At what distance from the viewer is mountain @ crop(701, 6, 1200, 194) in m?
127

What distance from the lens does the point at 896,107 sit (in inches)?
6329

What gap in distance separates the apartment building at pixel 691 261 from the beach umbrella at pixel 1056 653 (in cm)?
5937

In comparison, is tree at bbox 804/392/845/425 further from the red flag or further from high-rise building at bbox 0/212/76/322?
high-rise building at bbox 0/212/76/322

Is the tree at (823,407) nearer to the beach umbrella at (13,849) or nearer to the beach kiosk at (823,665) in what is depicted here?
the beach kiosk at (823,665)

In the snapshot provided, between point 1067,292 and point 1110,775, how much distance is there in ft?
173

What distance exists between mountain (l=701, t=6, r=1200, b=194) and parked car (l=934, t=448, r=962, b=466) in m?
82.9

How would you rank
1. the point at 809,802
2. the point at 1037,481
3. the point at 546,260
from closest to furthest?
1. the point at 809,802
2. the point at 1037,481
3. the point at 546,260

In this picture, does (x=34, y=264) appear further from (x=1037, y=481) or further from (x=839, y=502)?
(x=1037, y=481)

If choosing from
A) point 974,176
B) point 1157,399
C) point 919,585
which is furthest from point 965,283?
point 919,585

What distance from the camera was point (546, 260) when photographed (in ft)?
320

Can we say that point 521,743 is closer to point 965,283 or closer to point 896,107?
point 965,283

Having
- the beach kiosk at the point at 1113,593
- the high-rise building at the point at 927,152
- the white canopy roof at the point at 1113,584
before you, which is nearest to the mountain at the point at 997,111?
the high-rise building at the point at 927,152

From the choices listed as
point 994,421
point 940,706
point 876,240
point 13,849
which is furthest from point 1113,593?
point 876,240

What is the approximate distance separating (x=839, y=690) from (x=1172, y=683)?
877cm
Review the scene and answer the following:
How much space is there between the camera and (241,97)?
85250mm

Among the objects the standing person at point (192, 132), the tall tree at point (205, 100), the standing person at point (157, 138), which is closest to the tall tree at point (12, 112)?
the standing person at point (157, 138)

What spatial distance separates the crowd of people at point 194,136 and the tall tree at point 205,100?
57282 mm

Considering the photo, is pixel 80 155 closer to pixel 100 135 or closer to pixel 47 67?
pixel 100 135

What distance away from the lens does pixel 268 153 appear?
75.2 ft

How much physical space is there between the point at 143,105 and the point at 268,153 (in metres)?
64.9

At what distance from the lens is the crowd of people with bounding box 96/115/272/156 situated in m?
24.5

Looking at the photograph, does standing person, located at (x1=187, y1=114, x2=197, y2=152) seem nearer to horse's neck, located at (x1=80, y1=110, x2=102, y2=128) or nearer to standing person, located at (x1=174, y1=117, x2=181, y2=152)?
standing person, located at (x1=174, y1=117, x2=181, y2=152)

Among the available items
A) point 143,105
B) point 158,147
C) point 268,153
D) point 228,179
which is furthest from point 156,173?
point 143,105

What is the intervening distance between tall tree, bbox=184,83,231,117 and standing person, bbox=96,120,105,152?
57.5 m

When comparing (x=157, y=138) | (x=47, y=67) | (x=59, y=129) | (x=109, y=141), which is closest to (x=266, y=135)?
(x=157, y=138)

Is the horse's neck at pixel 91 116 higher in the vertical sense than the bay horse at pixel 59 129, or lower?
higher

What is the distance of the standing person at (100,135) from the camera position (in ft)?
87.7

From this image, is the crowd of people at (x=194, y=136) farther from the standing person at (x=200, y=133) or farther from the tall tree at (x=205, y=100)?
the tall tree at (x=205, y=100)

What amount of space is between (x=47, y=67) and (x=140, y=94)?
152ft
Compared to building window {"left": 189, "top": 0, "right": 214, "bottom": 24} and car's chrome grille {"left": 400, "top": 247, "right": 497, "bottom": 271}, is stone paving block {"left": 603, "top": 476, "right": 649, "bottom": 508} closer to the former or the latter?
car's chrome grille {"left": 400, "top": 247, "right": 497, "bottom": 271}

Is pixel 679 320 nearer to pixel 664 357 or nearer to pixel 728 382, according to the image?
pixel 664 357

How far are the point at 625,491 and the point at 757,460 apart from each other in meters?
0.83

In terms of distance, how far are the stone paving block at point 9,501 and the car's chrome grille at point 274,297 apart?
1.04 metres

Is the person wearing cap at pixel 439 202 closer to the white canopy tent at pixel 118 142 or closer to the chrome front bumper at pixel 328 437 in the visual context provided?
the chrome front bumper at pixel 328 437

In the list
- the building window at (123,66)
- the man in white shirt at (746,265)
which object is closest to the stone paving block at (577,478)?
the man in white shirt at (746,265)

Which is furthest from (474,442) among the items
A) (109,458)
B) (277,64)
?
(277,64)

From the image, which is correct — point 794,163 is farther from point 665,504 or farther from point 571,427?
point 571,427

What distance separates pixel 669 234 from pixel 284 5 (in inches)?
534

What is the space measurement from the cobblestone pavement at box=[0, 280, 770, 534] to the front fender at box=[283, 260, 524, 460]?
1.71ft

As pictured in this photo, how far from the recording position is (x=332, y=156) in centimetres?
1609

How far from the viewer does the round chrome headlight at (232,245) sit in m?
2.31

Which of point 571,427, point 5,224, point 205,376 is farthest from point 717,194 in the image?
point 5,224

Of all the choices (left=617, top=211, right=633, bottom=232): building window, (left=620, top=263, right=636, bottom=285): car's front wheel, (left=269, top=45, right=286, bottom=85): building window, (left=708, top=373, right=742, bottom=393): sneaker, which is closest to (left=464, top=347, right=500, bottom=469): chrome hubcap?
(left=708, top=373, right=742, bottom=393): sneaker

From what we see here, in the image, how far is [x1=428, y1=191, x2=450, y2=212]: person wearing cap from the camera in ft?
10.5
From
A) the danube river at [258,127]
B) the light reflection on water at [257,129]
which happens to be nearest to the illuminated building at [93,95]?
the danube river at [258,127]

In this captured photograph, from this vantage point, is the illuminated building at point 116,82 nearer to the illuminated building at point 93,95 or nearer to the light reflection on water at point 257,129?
=-=-=-=-=
• **Written task**
Please copy all of the items above word for word, in the same order and with the same line breaks.

• **Solution for this exercise**
At what distance from the viewer is mountain @ crop(701, 6, 1200, 194) in m?
127

What distance from the lens does the point at 896,107 sit (in inches)?
6329

What gap in distance separates the apartment building at pixel 691 261 from the beach umbrella at pixel 1056 653 (in cm)?
5937

In comparison, is tree at bbox 804/392/845/425 further from the red flag or further from high-rise building at bbox 0/212/76/322?
high-rise building at bbox 0/212/76/322

Is the tree at (823,407) nearer to the beach umbrella at (13,849) or nearer to the beach kiosk at (823,665) in what is depicted here?
the beach kiosk at (823,665)

In the snapshot provided, between point 1067,292 and point 1110,775, how much distance is there in ft?
173

What distance exists between mountain (l=701, t=6, r=1200, b=194) and parked car (l=934, t=448, r=962, b=466) in m?
82.9

How would you rank
1. the point at 809,802
2. the point at 1037,481
3. the point at 546,260
from closest to furthest?
1. the point at 809,802
2. the point at 1037,481
3. the point at 546,260

In this picture, does (x=34, y=264) appear further from (x=1037, y=481) or further from (x=839, y=502)?
(x=1037, y=481)

If choosing from
A) point 974,176
B) point 1157,399
C) point 919,585
which is furthest from point 965,283?
point 919,585

What distance from the camera was point (546, 260) when photographed (in ft)?
320

Can we say that point 521,743 is closer to point 965,283 or closer to point 896,107?
point 965,283

Having
- the beach kiosk at the point at 1113,593
- the high-rise building at the point at 927,152
- the white canopy roof at the point at 1113,584
before you, which is nearest to the mountain at the point at 997,111?
the high-rise building at the point at 927,152

From the choices listed as
point 994,421
point 940,706
point 876,240
point 13,849
which is furthest from point 1113,593?
point 876,240

What is the approximate distance separating (x=839, y=690) from (x=1172, y=683)?
877cm
Review the scene and answer the following:
How much space is there between the camera and (241,97)?
85250mm

Among the objects the standing person at point (192, 132), the tall tree at point (205, 100), the standing person at point (157, 138), which is closest to the tall tree at point (12, 112)?
the standing person at point (157, 138)

What spatial distance separates the crowd of people at point 194,136 and the tall tree at point 205,100?
57282 mm

Considering the photo, is pixel 80 155 closer to pixel 100 135 or closer to pixel 47 67?
pixel 100 135

What distance away from the lens does pixel 268 153 appear?
75.2 ft

How much physical space is there between the point at 143,105 and the point at 268,153 (in metres)?
64.9

At what distance from the lens is the crowd of people with bounding box 96/115/272/156 situated in m?
24.5

Looking at the photograph, does standing person, located at (x1=187, y1=114, x2=197, y2=152) seem nearer to horse's neck, located at (x1=80, y1=110, x2=102, y2=128) or nearer to standing person, located at (x1=174, y1=117, x2=181, y2=152)?
standing person, located at (x1=174, y1=117, x2=181, y2=152)

Among the available items
A) point 143,105
B) point 158,147
C) point 268,153
D) point 228,179
which is furthest from point 156,173?
point 143,105

What is the intervening distance between tall tree, bbox=184,83,231,117 and standing person, bbox=96,120,105,152?
57.5 m

When comparing (x=157, y=138) | (x=47, y=67) | (x=59, y=129) | (x=109, y=141), which is closest to (x=266, y=135)?
(x=157, y=138)

Is the horse's neck at pixel 91 116 higher in the vertical sense than the bay horse at pixel 59 129, or lower?
higher

What is the distance of the standing person at (100,135) from the camera position (in ft)?
87.7

From this image, is the crowd of people at (x=194, y=136) farther from the standing person at (x=200, y=133) or farther from the tall tree at (x=205, y=100)?
the tall tree at (x=205, y=100)

What amount of space is between (x=47, y=67) and (x=140, y=94)?
152ft
Compared to building window {"left": 189, "top": 0, "right": 214, "bottom": 24} and car's chrome grille {"left": 400, "top": 247, "right": 497, "bottom": 271}, is stone paving block {"left": 603, "top": 476, "right": 649, "bottom": 508} closer to the former or the latter?
car's chrome grille {"left": 400, "top": 247, "right": 497, "bottom": 271}

Is pixel 679 320 nearer to pixel 664 357 or nearer to pixel 728 382, according to the image?
pixel 664 357

How far are the point at 625,491 and the point at 757,460 apart from each other in meters?
0.83

In terms of distance, how far are the stone paving block at point 9,501 and the car's chrome grille at point 274,297 apart?
1.04 metres

Is the person wearing cap at pixel 439 202 closer to the white canopy tent at pixel 118 142 or closer to the chrome front bumper at pixel 328 437 in the visual context provided?
the chrome front bumper at pixel 328 437

In the list
- the building window at (123,66)
- the man in white shirt at (746,265)
which object is closest to the stone paving block at (577,478)?
the man in white shirt at (746,265)

Which is furthest from (474,442) among the items
A) (109,458)
B) (277,64)
?
(277,64)

From the image, which is correct — point 794,163 is farther from point 665,504 or farther from point 571,427?
point 571,427

What distance separates pixel 669 234 from pixel 284 5 (in inches)?
534

What is the space measurement from the cobblestone pavement at box=[0, 280, 770, 534] to the front fender at box=[283, 260, 524, 460]?
1.71ft

As pictured in this photo, how far from the recording position is (x=332, y=156) in centimetres?
1609

How far from the viewer does the round chrome headlight at (232,245) sit in m?
2.31

Which of point 571,427, point 5,224, point 205,376 is farthest from point 717,194 in the image?
point 5,224

Of all the choices (left=617, top=211, right=633, bottom=232): building window, (left=620, top=263, right=636, bottom=285): car's front wheel, (left=269, top=45, right=286, bottom=85): building window, (left=708, top=373, right=742, bottom=393): sneaker, which is closest to (left=464, top=347, right=500, bottom=469): chrome hubcap?
(left=708, top=373, right=742, bottom=393): sneaker

From what we see here, in the image, how far is [x1=428, y1=191, x2=450, y2=212]: person wearing cap from the camera in ft?
10.5
From
A) the danube river at [258,127]
B) the light reflection on water at [257,129]
which happens to be nearest to the illuminated building at [93,95]?
the danube river at [258,127]

In this captured photograph, from this vantage point, is the illuminated building at point 116,82 nearer to the illuminated building at point 93,95 or nearer to the light reflection on water at point 257,129?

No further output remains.